Das Land ist nicht leer. Überall wird nach Gold gesucht. In den Minen, deren Stollen in die Berge führen, wird gearbeitet. Aber auch auf einigen Claims brennen Feuer, mit denen man den Boden auftaut, um aus ihm den goldhaltigen Dreck herauskratzen zu können.

Als es Nachmittag ist, kommen sie in einen breiten Canyon.

Eine mächtige Burreiche steht mitten im großen Canyonmaul. Ihr Holz ist eisenhart, und nur deshalb wurde sie noch nicht abgeholzt und als Feuerholz oder für einen anderen Zweck verwandt. Es ist ein gewaltiger Baum, dessen Äste sich wie Schlangenleiber krümmen.

An einem der ausladenden Äste hängt ein menschlicher Körper.

Es ist ein Mann, den irgendwelche Leute am Halse aufhängten, bis er tot war.

»Sieh nicht hin, Mary«, sagt Pernel Wittacker knapp. »Du sollst nicht hinsehen, sag ich dir! Zum Teufel, warum hörst du nicht auf mich?«

Aber sie schüttelt nur den Kopf und beißt die Zähne aufeinander.

Ihr Blick ist starr auf den Gehenkten gerichtet, dem sie sich nähern. Sie müssen dicht an diesem Hängebaum vorbei.

Plötzlich ruft Mary: »Das ist ja John Jennison. Pernel, dies ist Jennison! Es gibt keinen Irrtum! Und man hat ihm ein Stück Pappe an einem Bindfaden an den Fuß gehängt. Pernel, was steht auf dieser Pappe geschrieben? Ich muss es wissen!«

Auch Pernel Wittacker hat den Mann nun erkannt. Es ist der Spieler, dem er in Golden Hole beim Pokern die Frau abgewonnen hat.

Er nickt ihr zu.

»Reite vorbei! Reite weiter! Ich halte an und sehe nach.«

Sie gehorcht. Er aber treibt sein Pferd mit dem Packtier hinter sich die paar Yards hinüber und hält dicht beim Gehenkten an. Er kann dann lesen, was man mit einer Patronenspitze auf das Pappstück geschrieben hat.

Er war ein Claimräuber!

Sonst steht nichts auf dem Pappstück.

Wittacker sieht sich um. Doch nirgendwo ist etwas zu erkennen – nur ein paar Spuren, die von rechts kamen und wieder nach rechts wegführen.

Jennison ist verfolgt und eingeholt worden. Vielleicht haben sie ihn auch schon in ihrer Mitte zu diesem Baum hergebracht, weil es der einzige Baum weit und breit ist, der auch noch am Wege steht, den alle kennen müssen.

Sie haben ihn hier als Warnung aufgeknüpft.
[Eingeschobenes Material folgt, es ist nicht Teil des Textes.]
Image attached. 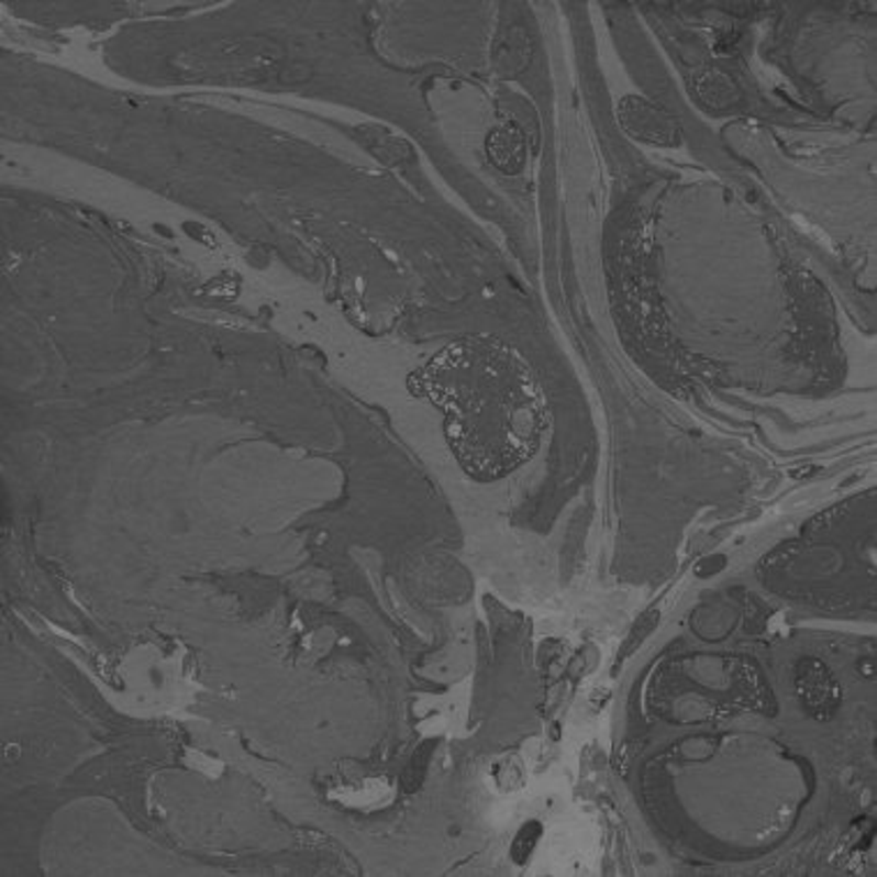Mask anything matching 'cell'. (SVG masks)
I'll return each instance as SVG.
<instances>
[{
	"instance_id": "1",
	"label": "cell",
	"mask_w": 877,
	"mask_h": 877,
	"mask_svg": "<svg viewBox=\"0 0 877 877\" xmlns=\"http://www.w3.org/2000/svg\"><path fill=\"white\" fill-rule=\"evenodd\" d=\"M501 373L462 363L444 367L432 379L438 398L451 411L453 442L474 469L497 471L506 467L522 444L520 425L513 421L515 386L499 381Z\"/></svg>"
},
{
	"instance_id": "3",
	"label": "cell",
	"mask_w": 877,
	"mask_h": 877,
	"mask_svg": "<svg viewBox=\"0 0 877 877\" xmlns=\"http://www.w3.org/2000/svg\"><path fill=\"white\" fill-rule=\"evenodd\" d=\"M797 684H799V692H801L806 707L813 713H818L820 719H824V715L831 711L829 702L836 704V688H834V684H831L829 673L820 663L806 660L799 669Z\"/></svg>"
},
{
	"instance_id": "4",
	"label": "cell",
	"mask_w": 877,
	"mask_h": 877,
	"mask_svg": "<svg viewBox=\"0 0 877 877\" xmlns=\"http://www.w3.org/2000/svg\"><path fill=\"white\" fill-rule=\"evenodd\" d=\"M658 623H660V612H658V610L644 612V614L633 623L631 633L626 635V640H623L621 650H619V654H617V667H619L623 660H626V658H631V656L640 650V644L656 631Z\"/></svg>"
},
{
	"instance_id": "5",
	"label": "cell",
	"mask_w": 877,
	"mask_h": 877,
	"mask_svg": "<svg viewBox=\"0 0 877 877\" xmlns=\"http://www.w3.org/2000/svg\"><path fill=\"white\" fill-rule=\"evenodd\" d=\"M539 839H541V824H536V822L526 824V826L520 831V834H518L515 843H513V850H511L513 859H515L518 864H526V859L531 857V852H534Z\"/></svg>"
},
{
	"instance_id": "2",
	"label": "cell",
	"mask_w": 877,
	"mask_h": 877,
	"mask_svg": "<svg viewBox=\"0 0 877 877\" xmlns=\"http://www.w3.org/2000/svg\"><path fill=\"white\" fill-rule=\"evenodd\" d=\"M621 123L633 136L642 138V142L663 144V146H673L679 142V130L675 121L650 102H642L635 98L623 102Z\"/></svg>"
}]
</instances>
Es soll sich herumsprechen, dass es offenbar in diesem Land Vigilanten gibt, die mit Goldräubern kurzen Prozess machen.

Er reitet wieder an und ist bald bei Mary.

»Sie haben ihn beim Claimraub erwischt«, sagt er zu Mary. »Er hatte offenbar kein Geld mehr – keinen einzigen Dollar, nachdem er alles an mich verlor. Er ritt einen Tag oder eine Nacht vor uns aus Golden Hole fort. Und er brauchte Reisegeld. Er wusste, dass er sonst umkommen würde. Er war kein Jäger und hätte jetzt auch keinerlei Arbeit gefunden. Er musste Bandit werden. Sie erwischten ihn und hängten ihn auf. Wahrscheinlich gibt es schon zu viele Banditen hier. Jetzt wehren sich die Goldgräber auf die böse Art. Dieses Land ist mitleidlos zu allen. Bedeutete er dir viel, Mary?«

Sie hat Tränen in den Augen. Doch sie schüttelt den Kopf.